> GIVEN PASSAGE

______________________________

PHOENIX — Phoenix police said Tuesday that the gun used in a shooting at Cesar Chavez High School was a "ghost gun," an untraceable type of firearm that's legal and increasingly easy to obtain.
Here are five things to know about ghost guns.
They're in pieces
A ghost gun is a term for a weapon that's made or assembled outside of a factory, usually in a person's home. They come in pieces and can be put together later. Because they're not pre-assembled, the federal government doesn't consider them a gun.
Because of this, there is no requirement for a background check to buy the pieces.
They're easy to buy
The parts, plans and tools are readily available online.
Companies sell the pieces used to assemble ghost guns to almost every state. Washington is among a handful of states where ghost guns are illegal. Arizona is not one of them.
The Los Angeles City Council voted to ban them the day after the Cesar Chavez High shooting.
There are also plans to 3D print the pieces for sale as well.
They have to be finished at home
Ghost gun building revolves around one basic part that turns the pieces into a functional firearm. The receiver, or "lower" are legal to sell, as long as they are only 80% finished.

______________________________

> DATA EXCERPTS
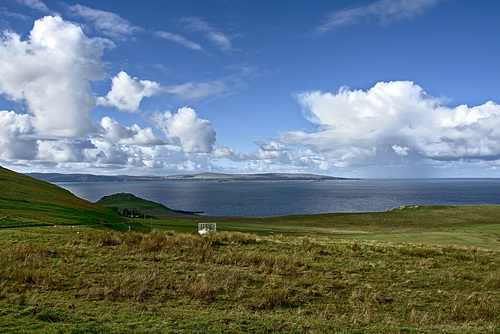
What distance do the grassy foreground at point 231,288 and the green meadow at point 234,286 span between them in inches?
1.8

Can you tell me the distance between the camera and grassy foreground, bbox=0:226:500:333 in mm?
7703

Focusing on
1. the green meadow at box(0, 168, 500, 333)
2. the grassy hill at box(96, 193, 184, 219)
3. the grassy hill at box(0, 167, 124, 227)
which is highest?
the grassy hill at box(0, 167, 124, 227)

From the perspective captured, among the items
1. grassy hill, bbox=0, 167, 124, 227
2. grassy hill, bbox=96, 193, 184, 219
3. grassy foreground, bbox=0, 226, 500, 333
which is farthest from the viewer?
grassy hill, bbox=96, 193, 184, 219

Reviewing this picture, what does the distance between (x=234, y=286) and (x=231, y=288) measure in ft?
0.76

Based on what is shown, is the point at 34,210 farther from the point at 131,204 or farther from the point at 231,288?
the point at 131,204

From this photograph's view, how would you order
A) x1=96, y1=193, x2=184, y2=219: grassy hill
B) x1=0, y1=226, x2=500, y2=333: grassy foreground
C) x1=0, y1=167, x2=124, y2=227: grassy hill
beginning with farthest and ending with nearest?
x1=96, y1=193, x2=184, y2=219: grassy hill, x1=0, y1=167, x2=124, y2=227: grassy hill, x1=0, y1=226, x2=500, y2=333: grassy foreground

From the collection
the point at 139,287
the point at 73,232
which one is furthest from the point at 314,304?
the point at 73,232

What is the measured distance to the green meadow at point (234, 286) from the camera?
7711mm

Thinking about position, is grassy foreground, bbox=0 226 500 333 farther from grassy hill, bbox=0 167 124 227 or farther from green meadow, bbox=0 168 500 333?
grassy hill, bbox=0 167 124 227

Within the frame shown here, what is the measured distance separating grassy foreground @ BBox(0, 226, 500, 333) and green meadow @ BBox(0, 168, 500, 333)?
0.05m

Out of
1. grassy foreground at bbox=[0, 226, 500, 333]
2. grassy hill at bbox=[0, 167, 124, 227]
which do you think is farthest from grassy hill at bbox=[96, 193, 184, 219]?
grassy foreground at bbox=[0, 226, 500, 333]

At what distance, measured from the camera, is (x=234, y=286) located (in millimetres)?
10945

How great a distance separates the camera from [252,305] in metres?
9.42

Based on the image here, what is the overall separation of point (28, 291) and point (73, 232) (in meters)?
→ 11.3
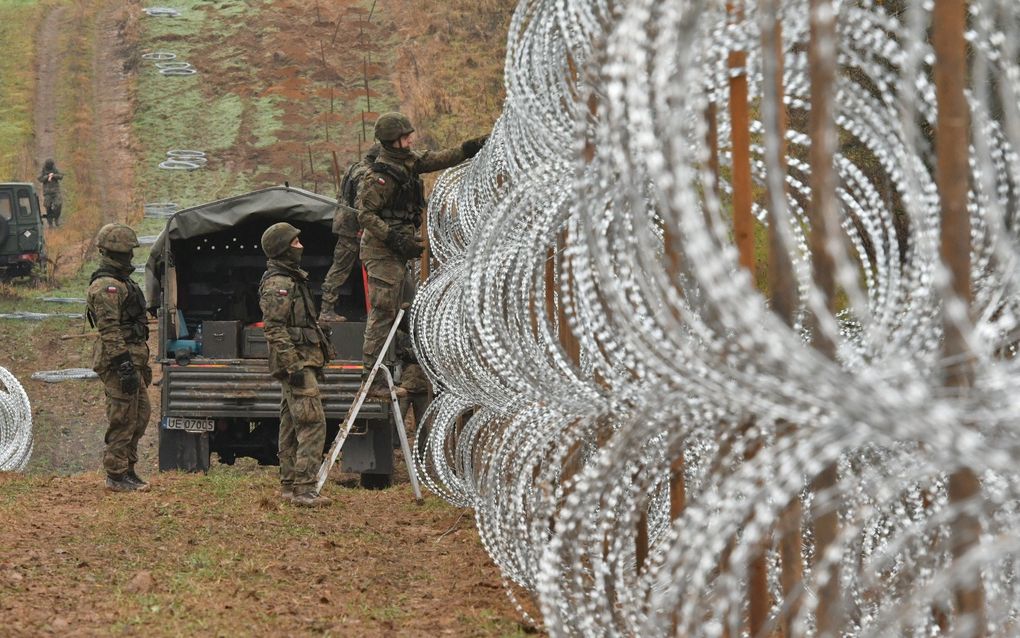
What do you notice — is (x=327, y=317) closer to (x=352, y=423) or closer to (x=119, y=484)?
(x=352, y=423)

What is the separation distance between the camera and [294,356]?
32.7 ft

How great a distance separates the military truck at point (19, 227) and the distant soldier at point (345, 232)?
16.2 metres

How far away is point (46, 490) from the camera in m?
11.8

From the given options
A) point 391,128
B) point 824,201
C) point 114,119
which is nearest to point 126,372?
point 391,128

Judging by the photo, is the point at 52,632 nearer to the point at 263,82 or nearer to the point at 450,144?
the point at 450,144

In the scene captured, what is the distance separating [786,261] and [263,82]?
35.6 meters

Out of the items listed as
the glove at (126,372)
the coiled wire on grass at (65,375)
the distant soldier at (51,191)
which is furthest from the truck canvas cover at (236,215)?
the distant soldier at (51,191)

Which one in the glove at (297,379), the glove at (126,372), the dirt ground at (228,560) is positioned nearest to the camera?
the dirt ground at (228,560)

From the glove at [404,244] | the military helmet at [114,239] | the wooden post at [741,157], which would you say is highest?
the wooden post at [741,157]

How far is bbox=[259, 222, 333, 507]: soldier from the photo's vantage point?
984cm

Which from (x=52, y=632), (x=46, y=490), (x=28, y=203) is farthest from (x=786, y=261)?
(x=28, y=203)

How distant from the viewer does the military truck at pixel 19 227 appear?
87.4ft

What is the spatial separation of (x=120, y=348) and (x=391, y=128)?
8.78ft

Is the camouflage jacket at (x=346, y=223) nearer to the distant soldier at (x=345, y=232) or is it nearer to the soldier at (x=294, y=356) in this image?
the distant soldier at (x=345, y=232)
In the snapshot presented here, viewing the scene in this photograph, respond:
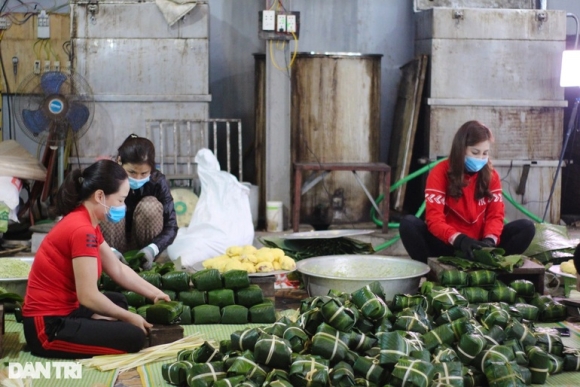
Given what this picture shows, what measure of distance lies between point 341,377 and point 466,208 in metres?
2.58

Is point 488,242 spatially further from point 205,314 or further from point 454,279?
point 205,314

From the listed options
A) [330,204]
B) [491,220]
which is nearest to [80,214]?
[491,220]

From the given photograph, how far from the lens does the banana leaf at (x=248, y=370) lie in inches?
131

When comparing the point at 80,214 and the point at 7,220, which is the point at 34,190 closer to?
the point at 7,220

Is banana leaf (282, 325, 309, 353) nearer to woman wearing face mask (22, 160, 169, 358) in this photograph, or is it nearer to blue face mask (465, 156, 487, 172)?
woman wearing face mask (22, 160, 169, 358)

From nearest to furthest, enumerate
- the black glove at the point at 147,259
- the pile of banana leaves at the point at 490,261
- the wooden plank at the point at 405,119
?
the pile of banana leaves at the point at 490,261 < the black glove at the point at 147,259 < the wooden plank at the point at 405,119

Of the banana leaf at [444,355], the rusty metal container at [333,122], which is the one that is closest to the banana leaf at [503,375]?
the banana leaf at [444,355]

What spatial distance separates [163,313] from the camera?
13.5ft

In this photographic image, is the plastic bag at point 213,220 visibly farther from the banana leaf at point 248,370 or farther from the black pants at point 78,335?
the banana leaf at point 248,370

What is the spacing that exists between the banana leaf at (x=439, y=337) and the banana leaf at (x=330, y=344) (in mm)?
371

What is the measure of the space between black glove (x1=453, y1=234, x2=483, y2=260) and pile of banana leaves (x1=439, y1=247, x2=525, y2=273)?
0.08 meters

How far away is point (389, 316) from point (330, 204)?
4205 mm

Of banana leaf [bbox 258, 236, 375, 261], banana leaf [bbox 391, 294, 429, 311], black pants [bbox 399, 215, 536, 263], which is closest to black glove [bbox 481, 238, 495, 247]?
black pants [bbox 399, 215, 536, 263]

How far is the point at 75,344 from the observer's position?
3891 mm
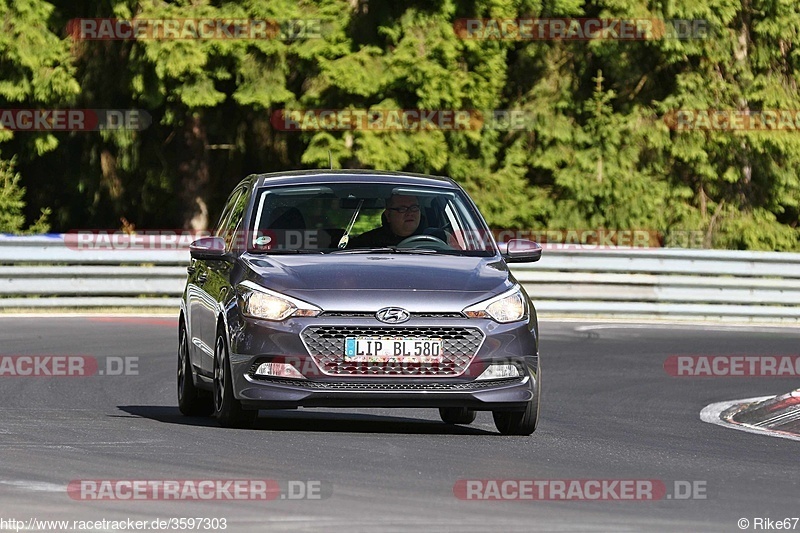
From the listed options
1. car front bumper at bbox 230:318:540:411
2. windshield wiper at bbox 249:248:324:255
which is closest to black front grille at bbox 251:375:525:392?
car front bumper at bbox 230:318:540:411

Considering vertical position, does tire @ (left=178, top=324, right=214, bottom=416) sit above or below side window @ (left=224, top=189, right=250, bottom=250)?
below

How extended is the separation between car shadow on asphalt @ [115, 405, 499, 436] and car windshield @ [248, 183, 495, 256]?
3.59 feet

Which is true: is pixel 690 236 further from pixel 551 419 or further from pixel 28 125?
pixel 551 419

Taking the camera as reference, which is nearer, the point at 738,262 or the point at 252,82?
the point at 738,262

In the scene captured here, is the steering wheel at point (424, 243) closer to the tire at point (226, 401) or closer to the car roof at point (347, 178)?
the car roof at point (347, 178)

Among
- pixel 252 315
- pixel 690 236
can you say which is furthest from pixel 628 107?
pixel 252 315

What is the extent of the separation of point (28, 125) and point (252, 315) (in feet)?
64.7

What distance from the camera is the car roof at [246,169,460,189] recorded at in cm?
1234

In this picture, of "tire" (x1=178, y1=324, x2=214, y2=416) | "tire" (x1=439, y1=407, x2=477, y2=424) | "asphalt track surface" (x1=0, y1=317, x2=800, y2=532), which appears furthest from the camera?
"tire" (x1=178, y1=324, x2=214, y2=416)

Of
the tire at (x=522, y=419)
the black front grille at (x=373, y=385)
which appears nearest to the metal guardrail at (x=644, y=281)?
the tire at (x=522, y=419)

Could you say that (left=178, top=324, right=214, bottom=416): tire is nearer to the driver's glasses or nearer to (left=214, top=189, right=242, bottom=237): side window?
(left=214, top=189, right=242, bottom=237): side window

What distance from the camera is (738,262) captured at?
24844mm

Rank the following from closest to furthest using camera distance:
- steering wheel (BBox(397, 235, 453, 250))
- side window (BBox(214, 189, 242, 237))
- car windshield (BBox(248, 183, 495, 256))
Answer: car windshield (BBox(248, 183, 495, 256)), steering wheel (BBox(397, 235, 453, 250)), side window (BBox(214, 189, 242, 237))

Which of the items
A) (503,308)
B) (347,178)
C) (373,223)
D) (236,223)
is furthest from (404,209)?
(503,308)
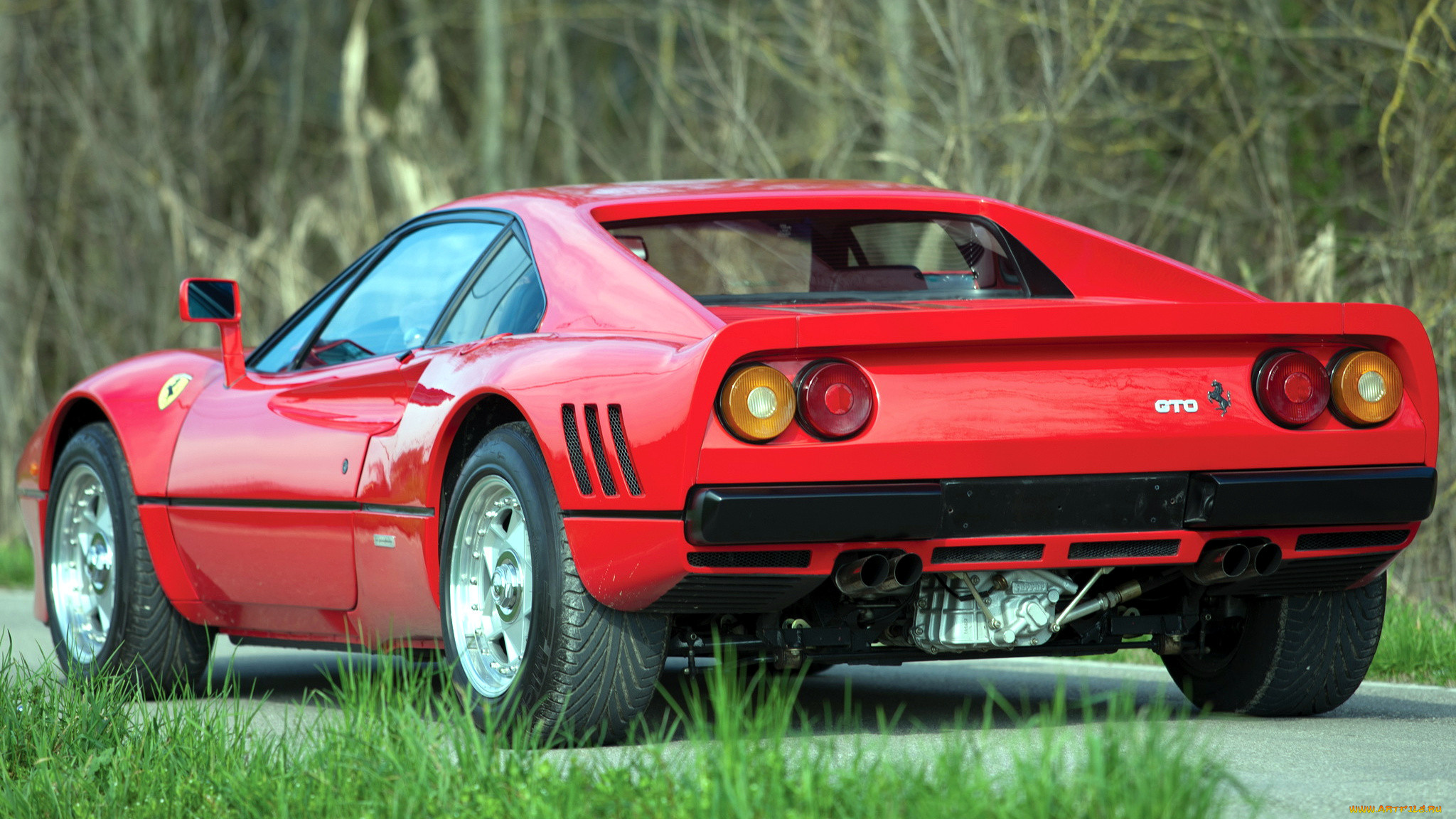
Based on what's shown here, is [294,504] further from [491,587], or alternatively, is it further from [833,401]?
[833,401]

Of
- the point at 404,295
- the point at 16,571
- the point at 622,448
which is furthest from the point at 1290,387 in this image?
the point at 16,571

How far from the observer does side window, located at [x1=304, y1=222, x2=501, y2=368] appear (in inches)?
205

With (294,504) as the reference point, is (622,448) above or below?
above

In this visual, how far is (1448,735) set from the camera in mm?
4582

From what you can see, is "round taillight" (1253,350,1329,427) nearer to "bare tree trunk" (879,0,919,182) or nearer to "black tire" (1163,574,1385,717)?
"black tire" (1163,574,1385,717)

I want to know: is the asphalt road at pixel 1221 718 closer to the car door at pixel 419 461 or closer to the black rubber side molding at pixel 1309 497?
the car door at pixel 419 461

______________________________

> PROBLEM DETAILS
Continue the ghost gun article above, starting right after its final sentence.

> RESULT OF THE EXERCISE
That means they have to be completed by the buyer, by a process of milling out a chunk of metal or plastic, depending on the model of gun. Then, the working gun can be assembled.
It's also possible to build the entire gun from scratch with a 3D printer.
They have no serial numbers
Because they're considered parts and not guns upon shipping, they don't have to have serial numbers. That's why they're considered untraceable.
However, it's important to note that there is no federal, searchable or digital database of guns. Federal law prohibits the Bureau of Alcohol, Tobacco, Firearms and Explosives from creating one, so all their records are on paper and have to be hand searched.
There's no way to know how many there are
It may seem obvious, but because there are no serial numbers, there's no way to know how many ghost guns have been manufactured.
And that means police have no way of knowing what they're up against, said ASU School of Criminology professor Dr. Charles Katz.
"Going in blindly is too big of an issue," Katz said. "There's really not a lot that we can say that we know definitively about their use within the general population or the criminal population."